Document section:
View the world with no secrets: you can consider it in two ways: both as a threat and a opportunity. Some ways people live their lifes will surprise you...

Megatransect - Congo trek - Part 2

2004-02-22
1,200 Miles Through the African Forest Where are the gorillas in the middle of the wildest Africa? Here is the second and last report about the Megatransect-expedition, a 1,200-mile (2,000-kilometer) journey. This incredible journey goes through an area that has been remained uninhabited by humans for more than 100 years.

According to National Geographic (www.nationalgeographic.com), the Wildlife Conservation Society biologist Mike Fay began his journey with assisting in establishing the Nouabalé-Ndoki National Park in the Republic of the Congo. The intention of his work is to record the diversity of forest plants and animals hoping to conserve the rapidly disappearing wilderness.

... led is his team into a vast thicket so dense that the only view was up....

On his way through the dense jungle, Fay and his men come to a place where the gorillas once where settled. But among the trees they didn't see any gorillas, and they assumed that the animals had died off following an outbreak of Ebola. Later on the journey they encountered a wild life they ever had dreamed about.

Information provided:
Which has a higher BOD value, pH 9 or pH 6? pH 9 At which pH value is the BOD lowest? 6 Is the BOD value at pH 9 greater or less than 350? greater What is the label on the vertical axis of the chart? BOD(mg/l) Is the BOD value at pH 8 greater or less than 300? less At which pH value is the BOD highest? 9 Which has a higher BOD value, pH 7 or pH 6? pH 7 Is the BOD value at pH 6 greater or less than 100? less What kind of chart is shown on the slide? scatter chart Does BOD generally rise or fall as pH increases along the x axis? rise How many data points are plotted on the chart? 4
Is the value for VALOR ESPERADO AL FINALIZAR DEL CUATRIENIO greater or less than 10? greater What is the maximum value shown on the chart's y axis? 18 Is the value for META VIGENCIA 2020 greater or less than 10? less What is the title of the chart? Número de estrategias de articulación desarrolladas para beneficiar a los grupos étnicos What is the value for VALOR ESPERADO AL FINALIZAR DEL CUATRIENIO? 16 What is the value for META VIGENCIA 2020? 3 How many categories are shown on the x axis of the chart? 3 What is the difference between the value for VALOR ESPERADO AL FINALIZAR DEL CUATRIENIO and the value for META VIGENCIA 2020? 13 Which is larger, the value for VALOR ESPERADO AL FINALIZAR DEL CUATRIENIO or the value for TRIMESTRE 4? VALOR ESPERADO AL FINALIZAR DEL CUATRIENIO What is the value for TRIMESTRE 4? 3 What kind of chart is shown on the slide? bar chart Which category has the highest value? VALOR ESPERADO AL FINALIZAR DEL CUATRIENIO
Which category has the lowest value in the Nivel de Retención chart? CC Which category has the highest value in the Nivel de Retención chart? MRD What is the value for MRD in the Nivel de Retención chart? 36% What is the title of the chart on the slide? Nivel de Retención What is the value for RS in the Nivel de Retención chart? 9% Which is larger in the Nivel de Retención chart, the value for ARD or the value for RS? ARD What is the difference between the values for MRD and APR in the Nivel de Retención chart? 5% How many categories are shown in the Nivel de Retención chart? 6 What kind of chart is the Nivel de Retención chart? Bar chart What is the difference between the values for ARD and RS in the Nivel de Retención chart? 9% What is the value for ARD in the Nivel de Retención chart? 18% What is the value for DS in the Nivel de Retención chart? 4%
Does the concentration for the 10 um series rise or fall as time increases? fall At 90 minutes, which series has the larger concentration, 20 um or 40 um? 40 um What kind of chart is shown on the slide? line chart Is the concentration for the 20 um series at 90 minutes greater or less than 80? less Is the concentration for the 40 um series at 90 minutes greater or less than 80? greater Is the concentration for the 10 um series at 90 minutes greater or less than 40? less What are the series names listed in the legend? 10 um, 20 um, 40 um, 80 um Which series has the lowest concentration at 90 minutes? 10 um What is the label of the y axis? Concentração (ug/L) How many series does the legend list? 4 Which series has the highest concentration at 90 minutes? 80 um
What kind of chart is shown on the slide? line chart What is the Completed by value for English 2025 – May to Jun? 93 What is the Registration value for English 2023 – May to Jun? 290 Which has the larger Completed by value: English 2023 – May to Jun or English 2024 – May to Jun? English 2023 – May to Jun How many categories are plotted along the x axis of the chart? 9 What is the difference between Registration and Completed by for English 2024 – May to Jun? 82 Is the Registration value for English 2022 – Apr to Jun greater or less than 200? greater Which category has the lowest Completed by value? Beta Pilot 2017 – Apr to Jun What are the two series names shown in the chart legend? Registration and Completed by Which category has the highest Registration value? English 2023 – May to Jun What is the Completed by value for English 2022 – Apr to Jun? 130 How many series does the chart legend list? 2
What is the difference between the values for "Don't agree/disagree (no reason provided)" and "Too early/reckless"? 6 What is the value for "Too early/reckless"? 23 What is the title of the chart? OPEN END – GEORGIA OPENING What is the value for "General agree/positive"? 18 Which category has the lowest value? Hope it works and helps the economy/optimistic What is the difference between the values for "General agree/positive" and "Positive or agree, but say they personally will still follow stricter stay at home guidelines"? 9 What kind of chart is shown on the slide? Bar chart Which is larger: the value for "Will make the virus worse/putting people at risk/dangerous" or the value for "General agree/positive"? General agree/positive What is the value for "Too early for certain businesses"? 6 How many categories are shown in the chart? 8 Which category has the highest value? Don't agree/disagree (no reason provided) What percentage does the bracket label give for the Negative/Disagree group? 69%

Problems to solve:
1: Reproduce the Congo trek report from "View the world" up to and including "than 100 years.".
2: For each statement below, say whether the Congo trek report agrees with it, answering yes or no and quoting the deciding words from the report: (a) the journey covers 1,200 miles; (b) Fay and his men saw gorillas among the trees at the place where the gorillas had once settled; (c) Mike Fay is a biologist with the Wildlife Conservation Society.

Results:
1:
View the world with no secrets: you can consider it in two ways: both as a threat and a opportunity. Some ways people live their lifes will surprise you...

Megatransect - Congo trek - Part 2

2004-02-22
1,200 Miles Through the African Forest Where are the gorillas in the middle of the wildest Africa? Here is the second and last report about the Megatransect-expedition, a 1,200-mile (2,000-kilometer) journey. This incredible journey goes through an area that has been remained uninhabited by humans for more than 100 years.

2:
(a) Yes: "a 1,200-mile (2,000-kilometer) journey"
(b) No: "among the trees they didn't see any gorillas"
(c) Yes: "the Wildlife Conservation Society biologist Mike Fay"